■ Problem requirements ■
Copy every one of the records below without changing a single character.

■ Input ■
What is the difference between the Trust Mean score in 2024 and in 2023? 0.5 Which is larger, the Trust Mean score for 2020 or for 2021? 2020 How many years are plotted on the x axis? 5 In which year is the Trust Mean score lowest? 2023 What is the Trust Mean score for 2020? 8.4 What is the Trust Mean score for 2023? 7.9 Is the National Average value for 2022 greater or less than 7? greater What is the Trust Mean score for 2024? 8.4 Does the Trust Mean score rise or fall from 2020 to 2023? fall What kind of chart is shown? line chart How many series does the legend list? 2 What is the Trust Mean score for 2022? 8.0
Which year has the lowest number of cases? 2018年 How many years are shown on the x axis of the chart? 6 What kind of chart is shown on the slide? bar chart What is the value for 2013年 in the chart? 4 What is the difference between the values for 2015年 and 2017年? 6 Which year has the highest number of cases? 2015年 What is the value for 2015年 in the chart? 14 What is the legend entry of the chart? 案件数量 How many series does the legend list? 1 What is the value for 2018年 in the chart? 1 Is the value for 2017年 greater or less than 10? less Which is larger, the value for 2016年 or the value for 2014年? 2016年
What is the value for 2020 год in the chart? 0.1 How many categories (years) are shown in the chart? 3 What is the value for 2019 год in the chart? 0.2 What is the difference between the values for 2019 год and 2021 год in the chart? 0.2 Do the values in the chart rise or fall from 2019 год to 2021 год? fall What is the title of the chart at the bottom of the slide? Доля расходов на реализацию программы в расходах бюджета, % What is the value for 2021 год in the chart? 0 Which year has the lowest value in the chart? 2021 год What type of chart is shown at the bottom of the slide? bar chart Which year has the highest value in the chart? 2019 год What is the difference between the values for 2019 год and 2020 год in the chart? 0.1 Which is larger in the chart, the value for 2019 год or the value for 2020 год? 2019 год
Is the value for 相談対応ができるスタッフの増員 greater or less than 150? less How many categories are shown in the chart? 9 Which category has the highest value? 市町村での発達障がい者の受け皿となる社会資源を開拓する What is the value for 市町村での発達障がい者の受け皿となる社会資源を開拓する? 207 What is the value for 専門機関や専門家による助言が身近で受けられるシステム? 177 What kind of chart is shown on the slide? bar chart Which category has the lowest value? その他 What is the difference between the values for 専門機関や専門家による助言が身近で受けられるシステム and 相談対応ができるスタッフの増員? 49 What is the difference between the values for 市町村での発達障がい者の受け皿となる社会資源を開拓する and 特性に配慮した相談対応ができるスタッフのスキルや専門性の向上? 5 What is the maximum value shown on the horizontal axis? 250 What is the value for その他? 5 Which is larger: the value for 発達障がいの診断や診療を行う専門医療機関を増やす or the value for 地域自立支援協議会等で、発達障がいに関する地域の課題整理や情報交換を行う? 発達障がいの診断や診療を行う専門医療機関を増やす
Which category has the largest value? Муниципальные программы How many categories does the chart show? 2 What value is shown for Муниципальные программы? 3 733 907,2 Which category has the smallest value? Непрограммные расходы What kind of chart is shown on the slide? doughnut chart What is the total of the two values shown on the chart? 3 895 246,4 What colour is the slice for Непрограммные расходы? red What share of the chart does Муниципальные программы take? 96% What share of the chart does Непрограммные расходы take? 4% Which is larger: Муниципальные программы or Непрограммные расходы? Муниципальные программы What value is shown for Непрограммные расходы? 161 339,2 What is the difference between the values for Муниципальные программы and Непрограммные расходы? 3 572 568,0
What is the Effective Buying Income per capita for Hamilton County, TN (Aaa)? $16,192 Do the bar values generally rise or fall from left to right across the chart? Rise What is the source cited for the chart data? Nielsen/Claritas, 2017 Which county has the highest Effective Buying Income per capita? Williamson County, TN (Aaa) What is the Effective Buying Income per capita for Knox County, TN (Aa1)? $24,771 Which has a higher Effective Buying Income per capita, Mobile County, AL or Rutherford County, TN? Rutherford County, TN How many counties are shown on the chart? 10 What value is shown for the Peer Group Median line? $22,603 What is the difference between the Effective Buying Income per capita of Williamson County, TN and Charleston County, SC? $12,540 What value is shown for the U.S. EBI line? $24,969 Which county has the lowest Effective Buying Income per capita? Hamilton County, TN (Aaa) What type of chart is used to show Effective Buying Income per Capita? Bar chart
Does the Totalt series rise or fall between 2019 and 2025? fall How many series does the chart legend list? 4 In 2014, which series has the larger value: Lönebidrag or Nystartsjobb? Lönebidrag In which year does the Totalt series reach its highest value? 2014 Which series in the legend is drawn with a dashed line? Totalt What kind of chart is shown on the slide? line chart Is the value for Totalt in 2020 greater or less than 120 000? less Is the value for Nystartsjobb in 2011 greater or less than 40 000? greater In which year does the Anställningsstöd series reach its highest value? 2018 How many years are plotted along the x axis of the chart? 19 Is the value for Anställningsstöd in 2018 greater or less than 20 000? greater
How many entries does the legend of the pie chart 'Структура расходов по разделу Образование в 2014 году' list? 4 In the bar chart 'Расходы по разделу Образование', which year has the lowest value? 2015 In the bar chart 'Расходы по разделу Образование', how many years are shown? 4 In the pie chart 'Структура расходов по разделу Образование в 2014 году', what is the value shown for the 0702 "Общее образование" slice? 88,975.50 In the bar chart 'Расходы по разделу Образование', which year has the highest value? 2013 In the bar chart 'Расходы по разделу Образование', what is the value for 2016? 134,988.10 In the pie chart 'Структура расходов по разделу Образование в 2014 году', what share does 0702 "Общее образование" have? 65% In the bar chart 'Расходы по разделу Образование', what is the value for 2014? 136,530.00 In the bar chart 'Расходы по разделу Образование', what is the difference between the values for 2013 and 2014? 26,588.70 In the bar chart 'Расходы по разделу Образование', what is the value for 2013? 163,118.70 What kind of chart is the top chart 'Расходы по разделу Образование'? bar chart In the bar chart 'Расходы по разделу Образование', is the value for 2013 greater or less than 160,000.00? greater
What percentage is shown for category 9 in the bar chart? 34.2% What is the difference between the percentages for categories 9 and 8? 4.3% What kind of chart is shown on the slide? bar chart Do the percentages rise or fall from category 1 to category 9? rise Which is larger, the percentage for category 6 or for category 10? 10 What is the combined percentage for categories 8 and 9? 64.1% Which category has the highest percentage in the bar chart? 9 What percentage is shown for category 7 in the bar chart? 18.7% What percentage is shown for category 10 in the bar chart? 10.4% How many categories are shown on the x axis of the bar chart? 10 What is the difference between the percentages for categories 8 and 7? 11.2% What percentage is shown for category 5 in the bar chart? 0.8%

■ Task answer ■
What is the difference between the Trust Mean score in 2024 and in 2023? 0.5 Which is larger, the Trust Mean score for 2020 or for 2021? 2020 How many years are plotted on the x axis? 5 In which year is the Trust Mean score lowest? 2023 What is the Trust Mean score for 2020? 8.4 What is the Trust Mean score for 2023? 7.9 Is the National Average value for 2022 greater or less than 7? greater What is the Trust Mean score for 2024? 8.4 Does the Trust Mean score rise or fall from 2020 to 2023? fall What kind of chart is shown? line chart How many series does the legend list? 2 What is the Trust Mean score for 2022? 8.0
Which year has the lowest number of cases? 2018年 How many years are shown on the x axis of the chart? 6 What kind of chart is shown on the slide? bar chart What is the value for 2013年 in the chart? 4 What is the difference between the values for 2015年 and 2017年? 6 Which year has the highest number of cases? 2015年 What is the value for 2015年 in the chart? 14 What is the legend entry of the chart? 案件数量 How many series does the legend list? 1 What is the value for 2018年 in the chart? 1 Is the value for 2017年 greater or less than 10? less Which is larger, the value for 2016年 or the value for 2014年? 2016年
What is the value for 2020 год in the chart? 0.1 How many categories (years) are shown in the chart? 3 What is the value for 2019 год in the chart? 0.2 What is the difference between the values for 2019 год and 2021 год in the chart? 0.2 Do the values in the chart rise or fall from 2019 год to 2021 год? fall What is the title of the chart at the bottom of the slide? Доля расходов на реализацию программы в расходах бюджета, % What is the value for 2021 год in the chart? 0 Which year has the lowest value in the chart? 2021 год What type of chart is shown at the bottom of the slide? bar chart Which year has the highest value in the chart? 2019 год What is the difference between the values for 2019 год and 2020 год in the chart? 0.1 Which is larger in the chart, the value for 2019 год or the value for 2020 год? 2019 год
Is the value for 相談対応ができるスタッフの増員 greater or less than 150? less How many categories are shown in the chart? 9 Which category has the highest value? 市町村での発達障がい者の受け皿となる社会資源を開拓する What is the value for 市町村での発達障がい者の受け皿となる社会資源を開拓する? 207 What is the value for 専門機関や専門家による助言が身近で受けられるシステム? 177 What kind of chart is shown on the slide? bar chart Which category has the lowest value? その他 What is the difference between the values for 専門機関や専門家による助言が身近で受けられるシステム and 相談対応ができるスタッフの増員? 49 What is the difference between the values for 市町村での発達障がい者の受け皿となる社会資源を開拓する and 特性に配慮した相談対応ができるスタッフのスキルや専門性の向上? 5 What is the maximum value shown on the horizontal axis? 250 What is the value for その他? 5 Which is larger: the value for 発達障がいの診断や診療を行う専門医療機関を増やす or the value for 地域自立支援協議会等で、発達障がいに関する地域の課題整理や情報交換を行う? 発達障がいの診断や診療を行う専門医療機関を増やす
Which category has the largest value? Муниципальные программы How many categories does the chart show? 2 What value is shown for Муниципальные программы? 3 733 907,2 Which category has the smallest value? Непрограммные расходы What kind of chart is shown on the slide? doughnut chart What is the total of the two values shown on the chart? 3 895 246,4 What colour is the slice for Непрограммные расходы? red What share of the chart does Муниципальные программы take? 96% What share of the chart does Непрограммные расходы take? 4% Which is larger: Муниципальные программы or Непрограммные расходы? Муниципальные программы What value is shown for Непрограммные расходы? 161 339,2 What is the difference between the values for Муниципальные программы and Непрограммные расходы? 3 572 568,0
What is the Effective Buying Income per capita for Hamilton County, TN (Aaa)? $16,192 Do the bar values generally rise or fall from left to right across the chart? Rise What is the source cited for the chart data? Nielsen/Claritas, 2017 Which county has the highest Effective Buying Income per capita? Williamson County, TN (Aaa) What is the Effective Buying Income per capita for Knox County, TN (Aa1)? $24,771 Which has a higher Effective Buying Income per capita, Mobile County, AL or Rutherford County, TN? Rutherford County, TN How many counties are shown on the chart? 10 What value is shown for the Peer Group Median line? $22,603 What is the difference between the Effective Buying Income per capita of Williamson County, TN and Charleston County, SC? $12,540 What value is shown for the U.S. EBI line? $24,969 Which county has the lowest Effective Buying Income per capita? Hamilton County, TN (Aaa) What type of chart is used to show Effective Buying Income per Capita? Bar chart
Does the Totalt series rise or fall between 2019 and 2025? fall How many series does the chart legend list? 4 In 2014, which series has the larger value: Lönebidrag or Nystartsjobb? Lönebidrag In which year does the Totalt series reach its highest value? 2014 Which series in the legend is drawn with a dashed line? Totalt What kind of chart is shown on the slide? line chart Is the value for Totalt in 2020 greater or less than 120 000? less Is the value for Nystartsjobb in 2011 greater or less than 40 000? greater In which year does the Anställningsstöd series reach its highest value? 2018 How many years are plotted along the x axis of the chart? 19 Is the value for Anställningsstöd in 2018 greater or less than 20 000? greater
How many entries does the legend of the pie chart 'Структура расходов по разделу Образование в 2014 году' list? 4 In the bar chart 'Расходы по разделу Образование', which year has the lowest value? 2015 In the bar chart 'Расходы по разделу Образование', how many years are shown? 4 In the pie chart 'Структура расходов по разделу Образование в 2014 году', what is the value shown for the 0702 "Общее образование" slice? 88,975.50 In the bar chart 'Расходы по разделу Образование', which year has the highest value? 2013 In the bar chart 'Расходы по разделу Образование', what is the value for 2016? 134,988.10 In the pie chart 'Структура расходов по разделу Образование в 2014 году', what share does 0702 "Общее образование" have? 65% In the bar chart 'Расходы по разделу Образование', what is the value for 2014? 136,530.00 In the bar chart 'Расходы по разделу Образование', what is the difference between the values for 2013 and 2014? 26,588.70 In the bar chart 'Расходы по разделу Образование', what is the value for 2013? 163,118.70 What kind of chart is the top chart 'Расходы по разделу Образование'? bar chart In the bar chart 'Расходы по разделу Образование', is the value for 2013 greater or less than 160,000.00? greater
What percentage is shown for category 9 in the bar chart? 34.2% What is the difference between the percentages for categories 9 and 8? 4.3% What kind of chart is shown on the slide? bar chart Do the percentages rise or fall from category 1 to category 9? rise Which is larger, the percentage for category 6 or for category 10? 10 What is the combined percentage for categories 8 and 9? 64.1% Which category has the highest percentage in the bar chart? 9 What percentage is shown for category 7 in the bar chart? 18.7% What percentage is shown for category 10 in the bar chart? 10.4% How many categories are shown on the x axis of the bar chart? 10 What is the difference between the percentages for categories 8 and 7? 11.2% What percentage is shown for category 5 in the bar chart? 0.8%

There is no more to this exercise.